The Town of Plymouth provided HPWA with an instrument to measure the amount of dissolved oxygen in water: a probe suspended from a long cable, with a controller/display attached at the other end (see the picture to the right). This probe measures not only the amount of dissolved oxygen but also water temperature. We routinely take it to two of the deepest locations on the pond, one (called by us GH-10) about 45 feet deep, the other (called GH-11) 35 ft, and take data in one meter (about 3.3-foot) steps all the way from the water surface to the lake bottom. You can find these locations on one of our sampling maps. The first thing to recognize is that aquatic plants and algae consume oxygen at night, but produce oxygen during the day, especially in bright sun light. So there will be a change depending on the time of day. We would also expect stark differences, certainly in temperature, depending on the season, and, of course, that’s what we find. The same is true for the amount of oxygen dissolved in the water. In Spring, and again in Fall, water temperature and oxygen levels are more or less the same everywhere, a bit warmer, and richer in oxygen, near the surface, a bit colder, with less oxygen at the higher water pressure near the bottom. However, the oxygen level is near 100% saturation everywhere. This is an indication of a healthy lake in which the frequent strong Spring and Fall storms churn the water all the way to the bottom, mixing top and bottom water thoroughly. Fish and aquatic plants thrive under these conditions.

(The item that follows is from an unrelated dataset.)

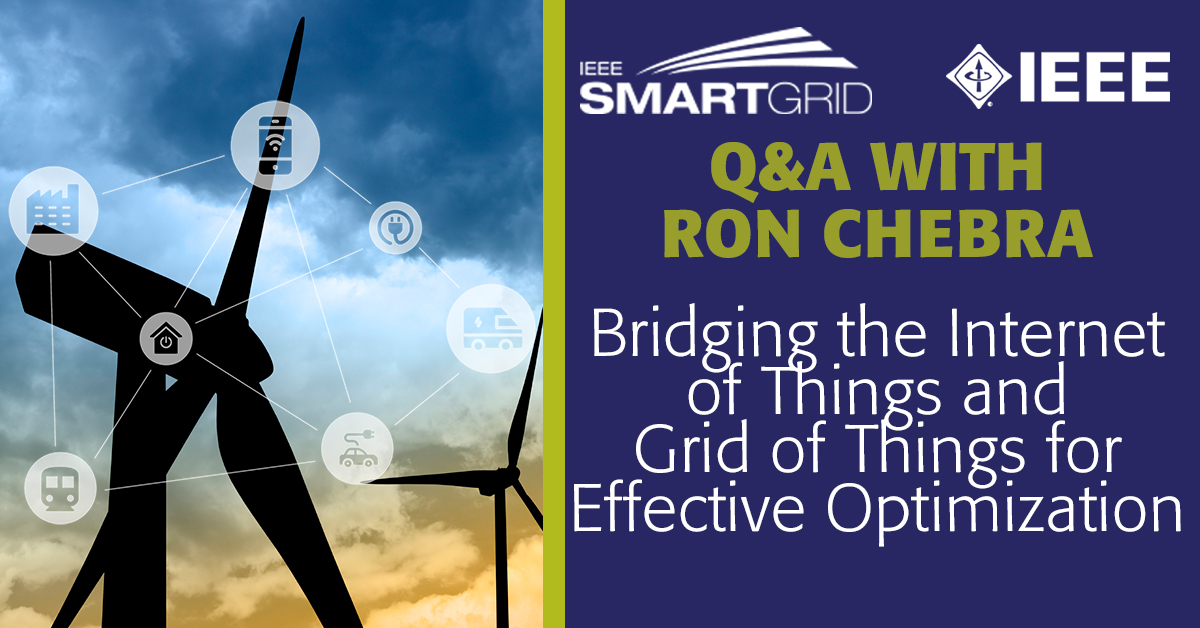 IEEE SMARTGRID

IEEE

Q&A WITH RON CHEBRA

Bridging the Internet of Things and Grid of Things for Effective Optimization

In Summer water near the surface is heated by sunlight and forms a layer less dense which "floats" above and inhibits mixing with colder water below. Near the surface, during the day, there is often an excess of oxygen above 100% saturation, attributed to large amounts of algae releasing oxygen as a by-product of photosynthesis into the water. "Blooms" of algae near the pond surface are triggered by sunshine, but also by too much nutrients – mostly phosphorus dissolved in the water. The abrupt change of temperature near a depth of 20 ft is mirrored by an abrupt change in the oxygen level at the same pond depth, except that below this depth the water becomes devoid of oxygen, all the way to the bottom - it is a dead zone. An explanation can be found in the life cycle of algae, which is no more than a couple of weeks. Once they die, they start decaying, a process that consumes oxygen, and slowly sink to the bottom. If there is an abundance of them, their decay consumes all the available oxygen in the water near the bottom.

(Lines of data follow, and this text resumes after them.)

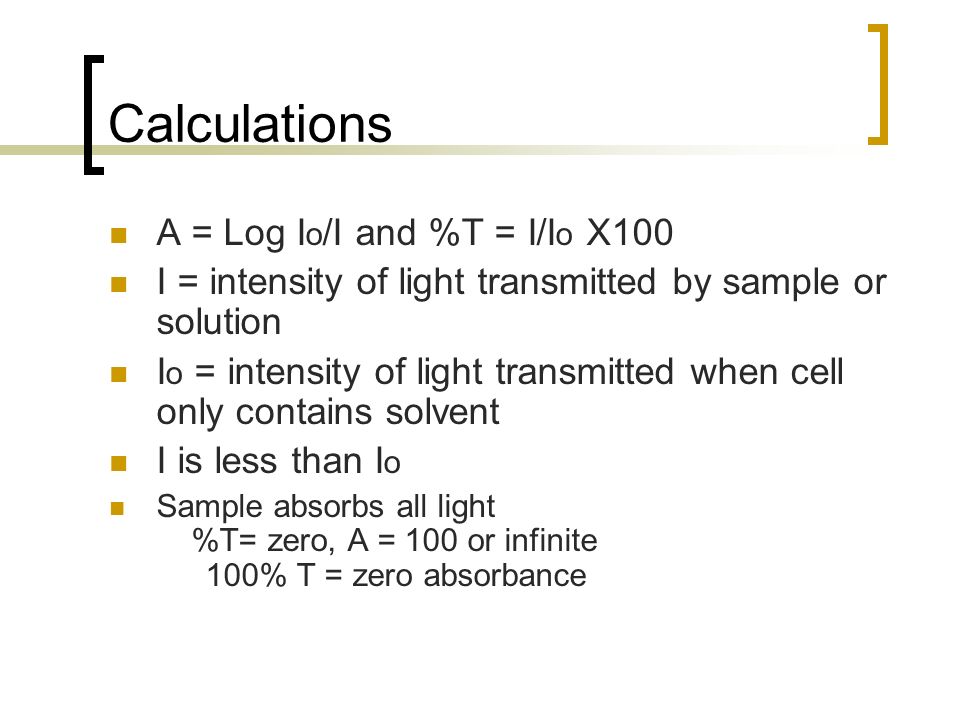 Calculations

A = Log Io/I and %T = I/Io X100

I = intensity of light transmitted by sample or solution

Io = intensity of light transmitted when cell only contains solvent

I is less than Io

Sample absorbs all light
%T= zero, A = 100 or infinite
100% T = zero absorbance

Depletion of oxygen near a pond bottom in Summer is caused by heavy algae growth in the upper, sunlit reaches of a pond. This is an unhealthy pond condition and may lead to fish and shellfish kills, odor problems (rotten egg smell), allergic reactions when swimming (swimmers’ rash). The trigger is an excess of nutrients, predominately phosphorus input from overland runoff and/or released from previous inputs that accumulate in pond sediments. So the key to a healthy pond begins and ends with reducing nutrients, something every resident can help accomplish, by maintaining shoreline buffers to prevent runoff, and use of low or zero phosphate household and chemicals and lawn fertilizer, maintaining the septic system, and properly disposing of animal waste.